──────── Records for the exercise

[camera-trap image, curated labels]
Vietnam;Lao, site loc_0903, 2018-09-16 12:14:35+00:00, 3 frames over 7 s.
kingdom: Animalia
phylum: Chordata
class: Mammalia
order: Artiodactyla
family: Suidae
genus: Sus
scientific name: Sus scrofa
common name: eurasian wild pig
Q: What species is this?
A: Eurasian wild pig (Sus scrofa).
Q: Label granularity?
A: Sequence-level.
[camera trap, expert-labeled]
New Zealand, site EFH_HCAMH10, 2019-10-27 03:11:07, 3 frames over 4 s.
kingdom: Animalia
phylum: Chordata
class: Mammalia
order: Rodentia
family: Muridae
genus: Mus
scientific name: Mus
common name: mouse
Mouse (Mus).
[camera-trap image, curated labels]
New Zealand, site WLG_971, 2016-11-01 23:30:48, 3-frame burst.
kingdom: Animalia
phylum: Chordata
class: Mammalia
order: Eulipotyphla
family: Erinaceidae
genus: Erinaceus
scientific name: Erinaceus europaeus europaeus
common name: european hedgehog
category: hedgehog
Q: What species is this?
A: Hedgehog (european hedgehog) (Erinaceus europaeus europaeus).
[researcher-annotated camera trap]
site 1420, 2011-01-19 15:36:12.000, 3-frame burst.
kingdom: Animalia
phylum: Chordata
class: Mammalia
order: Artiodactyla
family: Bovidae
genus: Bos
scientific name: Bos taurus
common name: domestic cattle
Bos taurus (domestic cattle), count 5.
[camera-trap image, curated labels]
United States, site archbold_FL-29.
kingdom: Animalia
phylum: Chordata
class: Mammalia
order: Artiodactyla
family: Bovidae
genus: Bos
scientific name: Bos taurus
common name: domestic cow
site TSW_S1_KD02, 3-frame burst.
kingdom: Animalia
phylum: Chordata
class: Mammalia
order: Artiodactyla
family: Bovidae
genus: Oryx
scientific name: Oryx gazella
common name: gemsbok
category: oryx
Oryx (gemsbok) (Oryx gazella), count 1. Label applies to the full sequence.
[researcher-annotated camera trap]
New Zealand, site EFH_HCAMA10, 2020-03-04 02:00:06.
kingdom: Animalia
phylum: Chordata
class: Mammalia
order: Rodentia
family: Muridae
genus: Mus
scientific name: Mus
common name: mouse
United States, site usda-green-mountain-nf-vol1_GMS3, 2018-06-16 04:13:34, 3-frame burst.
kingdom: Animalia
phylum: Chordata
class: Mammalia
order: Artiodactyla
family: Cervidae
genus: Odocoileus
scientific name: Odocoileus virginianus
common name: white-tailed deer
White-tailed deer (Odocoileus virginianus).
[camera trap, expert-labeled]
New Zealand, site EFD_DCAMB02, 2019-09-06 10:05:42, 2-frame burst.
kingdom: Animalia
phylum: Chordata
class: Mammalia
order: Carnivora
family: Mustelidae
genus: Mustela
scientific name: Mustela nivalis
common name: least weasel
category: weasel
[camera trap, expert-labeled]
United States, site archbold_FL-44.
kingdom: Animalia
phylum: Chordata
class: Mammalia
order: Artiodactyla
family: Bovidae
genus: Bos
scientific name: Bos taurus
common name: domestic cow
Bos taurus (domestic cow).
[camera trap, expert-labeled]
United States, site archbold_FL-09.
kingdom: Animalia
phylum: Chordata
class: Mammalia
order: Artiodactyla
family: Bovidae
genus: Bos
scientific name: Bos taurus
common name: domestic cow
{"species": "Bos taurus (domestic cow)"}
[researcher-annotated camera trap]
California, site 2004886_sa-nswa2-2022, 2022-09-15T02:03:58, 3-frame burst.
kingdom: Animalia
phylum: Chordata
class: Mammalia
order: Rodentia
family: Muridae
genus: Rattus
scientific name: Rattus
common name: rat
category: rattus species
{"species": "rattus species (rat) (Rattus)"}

────────────────

# [Required action]
Every record needs to be written out again, exactly as it was given.

# [Exercise output]
[camera-trap image, curated labels]
Vietnam;Lao, site loc_0903, 2018-09-16 12:14:35+00:00, 3 frames over 7 s.
kingdom: Animalia
phylum: Chordata
class: Mammalia
order: Artiodactyla
family: Suidae
genus: Sus
scientific name: Sus scrofa
common name: eurasian wild pig
Q: What species is this?
A: Eurasian wild pig (Sus scrofa).
Q: Label granularity?
A: Sequence-level.
[camera trap, expert-labeled]
New Zealand, site EFH_HCAMH10, 2019-10-27 03:11:07, 3 frames over 4 s.
kingdom: Animalia
phylum: Chordata
class: Mammalia
order: Rodentia
family: Muridae
genus: Mus
scientific name: Mus
common name: mouse
Mouse (Mus).
[camera-trap image, curated labels]
New Zealand, site WLG_971, 2016-11-01 23:30:48, 3-frame burst.
kingdom: Animalia
phylum: Chordata
class: Mammalia
order: Eulipotyphla
family: Erinaceidae
genus: Erinaceus
scientific name: Erinaceus europaeus europaeus
common name: european hedgehog
category: hedgehog
Q: What species is this?
A: Hedgehog (european hedgehog) (Erinaceus europaeus europaeus).
[researcher-annotated camera trap]
site 1420, 2011-01-19 15:36:12.000, 3-frame burst.
kingdom: Animalia
phylum: Chordata
class: Mammalia
order: Artiodactyla
family: Bovidae
genus: Bos
scientific name: Bos taurus
common name: domestic cattle
Bos taurus (domestic cattle), count 5.
[camera-trap image, curated labels]
United States, site archbold_FL-29.
kingdom: Animalia
phylum: Chordata
class: Mammalia
order: Artiodactyla
family: Bovidae
genus: Bos
scientific name: Bos taurus
common name: domestic cow
site TSW_S1_KD02, 3-frame burst.
kingdom: Animalia
phylum: Chordata
class: Mammalia
order: Artiodactyla
family: Bovidae
genus: Oryx
scientific name: Oryx gazella
common name: gemsbok
category: oryx
Oryx (gemsbok) (Oryx gazella), count 1. Label applies to the full sequence.
[researcher-annotated camera trap]
New Zealand, site EFH_HCAMA10, 2020-03-04 02:00:06.
kingdom: Animalia
phylum: Chordata
class: Mammalia
order: Rodentia
family: Muridae
genus: Mus
scientific name: Mus
common name: mouse
United States, site usda-green-mountain-nf-vol1_GMS3, 2018-06-16 04:13:34, 3-frame burst.
kingdom: Animalia
phylum: Chordata
class: Mammalia
order: Artiodactyla
family: Cervidae
genus: Odocoileus
scientific name: Odocoileus virginianus
common name: white-tailed deer
White-tailed deer (Odocoileus virginianus).
[camera trap, expert-labeled]
New Zealand, site EFD_DCAMB02, 2019-09-06 10:05:42, 2-frame burst.
kingdom: Animalia
phylum: Chordata
class: Mammalia
order: Carnivora
family: Mustelidae
genus: Mustela
scientific name: Mustela nivalis
common name: least weasel
category: weasel
[camera trap, expert-labeled]
United States, site archbold_FL-44.
kingdom: Animalia
phylum: Chordata
class: Mammalia
order: Artiodactyla
family: Bovidae
genus: Bos
scientific name: Bos taurus
common name: domestic cow
Bos taurus (domestic cow).
[camera trap, expert-labeled]
United States, site archbold_FL-09.
kingdom: Animalia
phylum: Chordata
class: Mammalia
order: Artiodactyla
family: Bovidae
genus: Bos
scientific name: Bos taurus
common name: domestic cow
{"species": "Bos taurus (domestic cow)"}
[researcher-annotated camera trap]
California, site 2004886_sa-nswa2-2022, 2022-09-15T02:03:58, 3-frame burst.
kingdom: Animalia
phylum: Chordata
class: Mammalia
order: Rodentia
family: Muridae
genus: Rattus
scientific name: Rattus
common name: rat
category: rattus species
{"species": "rattus species (rat) (Rattus)"}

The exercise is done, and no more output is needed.